Levi Romero’s book, Poetry of Remembrance, focuses, as I discussed previously, on stories and the past, but he includes other more current facets of his life: as teacher and leader of workshops and as an architect – an architect who cannot expect to be welcomed into a home he has designed.  In a poem he titles “Juxtaposition” he describes a visit to one such building as it was being built:

may I help you?
I am asked by the realtor
standing at the door,
thinking that I may be the guy
who mixed the mud and pushed the wheelbarrow . . .

I once was asked by a home magazine journalist
if I felt insulted by such incidents
well, no, I said, my mind mixing for an answer
a good batch of cement is never accidental

Romero has learned to live with  kindness but close attention on the edge of a culture where others assert that he does not belong.

This “outtake” from my own recent writing uses the term to describe juxtaposition in nature:

Chance
juxtaposing gypsum
deposits, playa, crystals, wind,
forms rolling dunes of white
sand in a brown desert.

in the Tularosa Basin of New Mexico, gypsum washed down from bands in the mountain collects in Lucero Lake, then crystallizes as the lake goes dry, is worn away by wind, and blows into the dunes of White Sands National Monument. 

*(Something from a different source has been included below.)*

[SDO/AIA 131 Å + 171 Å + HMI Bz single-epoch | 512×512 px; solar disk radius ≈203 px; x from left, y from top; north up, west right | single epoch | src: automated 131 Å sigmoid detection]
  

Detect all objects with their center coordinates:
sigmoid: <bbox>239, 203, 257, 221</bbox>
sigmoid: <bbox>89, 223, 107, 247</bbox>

When I think anthropomorphically about God (and sometimes I do, knowing that all language about God is metaphoric) I picture an artist putting different elements of nature together to see what will happen.  The result may be wild or wonderful―and totally impractical.

What a powerful word!  “Juxtaposition” has taken me from society through poetry to nature and theology.  This may explain why I can’t seem to categorize my posts.